#### 文本节选:
---
# UMR

## 导入模块

In [1]:
import numpy as np
import pandas as pd
import feather
from matplotlib import pyplot as plt
import os
from tqdm.notebook import tqdm

%load_ext line_profiler

## 读入数据

In [2]:
start_date = pd.to_datetime('2023-01-01')
end_date = pd.to_datetime('2023-12-31')

### 日线数据

In [3]:
price_1d = feather.read_dataframe('../data/StockPriceK1d_20241231.feather')
price_1d = price_1d[(price_1d['date'] >= start_date) & (price_1d['date'] <= end_date)]
price_1d = price_1d.set_index('date')

### 指数数据

In [4]:
hs500 = feather.read_dataframe('../data/IndexPriceK1m_000905.feather')
hs500['ret_index'] = hs500['close'] / hs500['close'].shift(1) - 1

hs500['date'] = pd.to_datetime(hs500['date'], format='ISO8601')
hs500 = hs500[(hs500['date'] >= start_date) & (hs500['date'] <= end_date)]
hs500 = hs500.set_index('date')

trade_time = hs500['time']
map_trade_time = {t: t - 100 for t in trade_time}
map_trade_time[100000] = 95900
map_trade_time[110000] = 105900
map_trade_time[140000] = 135900
map_trade_time[150000] = 145900
hs500['time'] = hs500['time'].apply(map_trade_time.get)

### 分钟线测试数据

In [5]:
date = pd.to_datetime('2023-01-03')

def price_1m_read(date:np.datetime64):
    year = date.year
    date_str = date.strftime('%Y%m%d')
    price_1m = feather.read_dataframe(f'../data/StockPriceK1m/{year}/StockPriceK1m_{date_str}.feather')
    price_1m['date'] = pd.to_datetime(price_1m['date'], format='ISO8601')
    
    price_1m = pd.merge(
        price_1m[['date', 'time', 'issue', 'high', 'low', 'close']],
        price_1d.loc[date, ['issue', 'preclose']],
        on='issue',
        how='left'
    )
    price_1m['close_prev'] = (
        price_1m
            .groupby('issue')['close']
            .shift(1).fillna(price_1m['preclose'])
    )
    price_1m['ret'] = price_1m['close'] / price_1m['close_prev'] - 1
    
    price_1m = pd.merge(
        price_1m,
        hs500.loc[date, ['time', 'ret_index']],
        on='time',
        how='left'
    )
    price_1m['excess'] = price_1m['ret'] - price_1m['ret_index']
    # price_1m['excess'] = price_1m['ret']
    
    return price_1m

price_1m = price_1m_read(date)

## 计算风险指标

### 计算调整后风险系数

In [6]:
def risk_calc(r:pd.Series, d:int=10):
    return r.rolling(d, min_periods=1).mean() - r

### 真实波动

In [7]:
def tr_calc(price_1m:pd.DataFrame):
    tr = price_1m.copy()
    tr['tr1'] = tr['high'] - tr['low']
    tr['tr2'] = np.abs(tr['high'] - tr['close_prev'])
    tr['tr3'] = np.abs(tr['low'] - tr['close_prev'])
---
#### 原始资料:
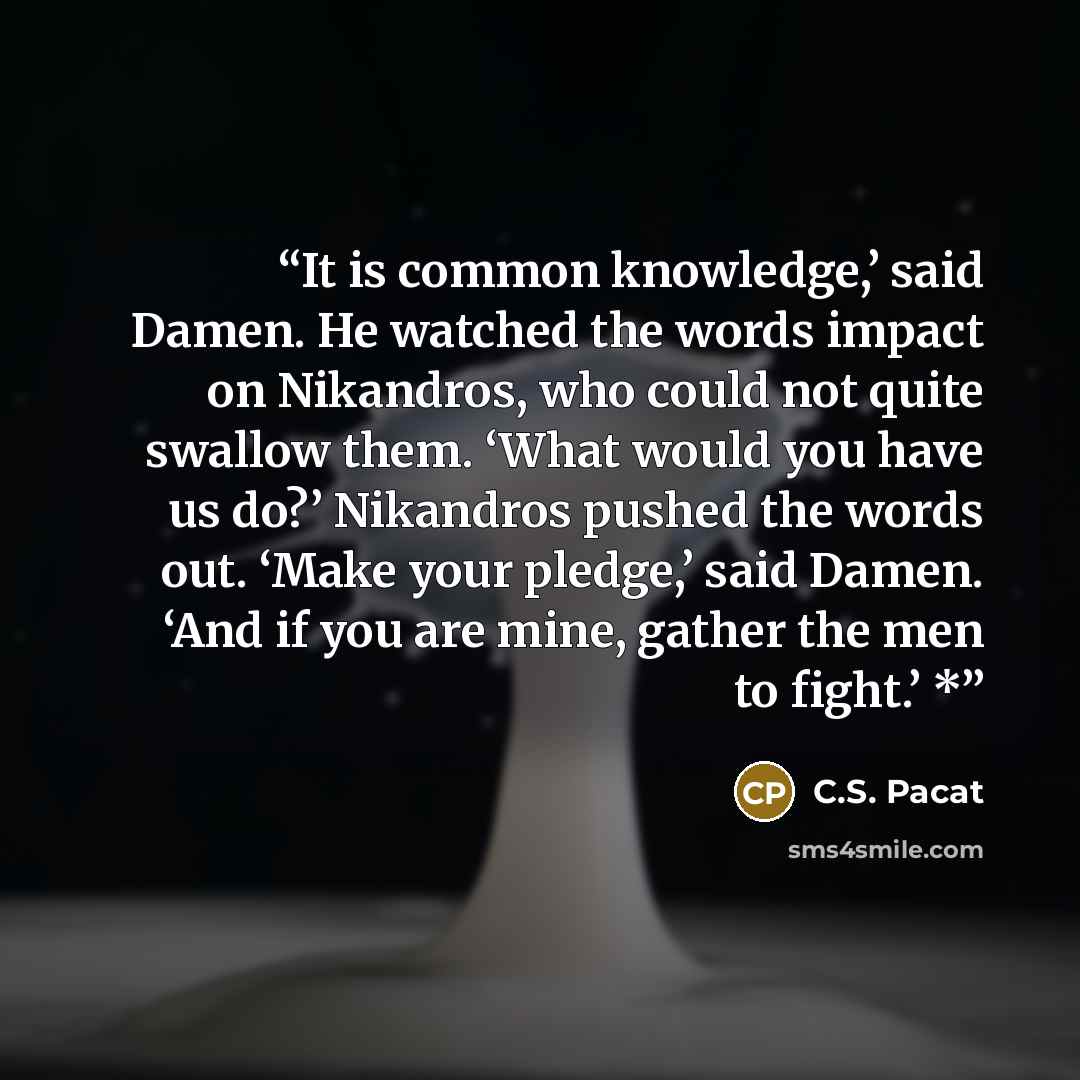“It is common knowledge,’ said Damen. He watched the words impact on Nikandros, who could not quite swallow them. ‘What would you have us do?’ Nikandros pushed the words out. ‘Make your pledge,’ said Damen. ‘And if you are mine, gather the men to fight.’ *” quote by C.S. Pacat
---
#### 操作任务 1:
能否把 UMR 笔记中以“trade_time = hs500['time']”开头的那段代码改写成简短的条目列表，并保留其主要内容？
#### 操作任务 2:
能否改写 UMR 笔记中从“price_1m['excess'] = price_1m['ret'] - price_1m['ret_index']”到“price_1m = price_1m_read(date)”的这一段，把其中的“excess”换成“alpha”？
#### 操作任务 3:
能否从 UMR 笔记停下的地方接着往下续写？

#### 任务结果 1:
- 取出 hs500 的 time 列，记为 trade_time。
- 建立映射 map_trade_time，把每个时间 t 对应到 t - 100。
- 单独指定四个时间的映射：100000 对应 95900，110000 对应 105900，140000 对应 135900，150000 对应 145900。
- 用该映射替换 hs500 的 time 列。

#### 任务结果 2:
price_1m['alpha'] = price_1m['ret'] - price_1m['ret_index']
    # price_1m['alpha'] = price_1m['ret']
    
    return price_1m

price_1m = price_1m_read(date)

#### 任务结果 3:
    tr['r'] = tr[['tr1', 'tr2', 'tr3']].max(axis=1) / tr['close_prev']
    return tr[['date', 'time', 'issue', 'r']]
tr = tr_calc(price_1m)
tr['risk'] = tr.groupby('issue')['r'].transform(risk_calc)

## 计算动量反转因子

### 计算单日内反转因子

In [8]:
def rev_calc(date:np.datetime64, price_1m:pd.DataFrame, risk:pd.DataFrame=None, m:int=60, decay:bool=True):
    m = 60
    H = m / 2
    weight = 2 ** ((np.arange(m) - m) / H)
    weight = weight / weight.sum()

    ret_risk = price_1m[['time', 'issue', 'excess']].copy()
    if risk is None:
        ret_risk['risk'] = -1
    else:
        ret_risk = pd.merge(
            ret_risk,
            risk[['time', 'issue', 'risk']],
            on=['time', 'issue'],
            how='left'
        ).sort_values(['issue', 'time'])
    weight = np.tile(weight, len(ret_risk['issue'].unique()))
    
    start_time = np.array([93000, 103000, 130000, 135400])
    end_time = np.array([102900, 112900, 135900, 145300])
    rev = None
    for st, et in zip(start_time, end_time):
        rr = ret_risk[(ret_risk['time'] >= st) & (ret_risk['time'] <= et)].copy()
        if not decay:
            rr['weight'] = 1
        else:
            rr['weight'] = weight

        rr['rev'] = rr['weight'] * rr['risk'] * rr['excess']
        rev_time = (
            rr
                .groupby('issue')['rev']
                .sum().reset_index()
        )
        rev_time['time'] = et
        rev = pd.concat([rev, rev_time])
    rev['date'] = date
    rev = rev.sort_values(['issue', 'time']).reset_index(drop=True)
    return rev

### 性能测试

In [9]:
# %lprun -f price_1m_read price_1m_read(date)

In [10]:
# %lprun -f tr_calc tr_calc(price_1m)

In [11]:
# %lprun -f rev_calc rev_calc(date, price_1m, tr)

### 遍历所有交易日

In [12]:
trade_date = price_1d.index.sort_values().unique()
label = 'tr'
risk_func = tr_calc
risk_prev = None
os.makedirs(f'../data/factor_rev/{label}_rev/', exist_ok=True)
for date in tqdm(trade_date):
    year = date.year
    date_str = date.strftime('%Y%m%d')
    os.makedirs(f'../data/factor_rev/{label}_rev/{year}/', exist_ok=True)
    price_1m = price_1m_read(date)
    
    risk = risk_func(price_1m)
    risk_2d = pd.concat([risk_prev, risk])
    risk_prev = risk
    risk_2d['risk'] = risk_2d.groupby('issue')['r'].transform(risk_calc)
    risk = risk_2d[risk_2d['date'] == date]
    
    rev = rev_calc(date, price_1m, risk=risk, decay=True)
    feather.write_dataframe(rev, f'../data/factor_rev/{label}_rev/{year}/{label}_rev_{date_str}.feather')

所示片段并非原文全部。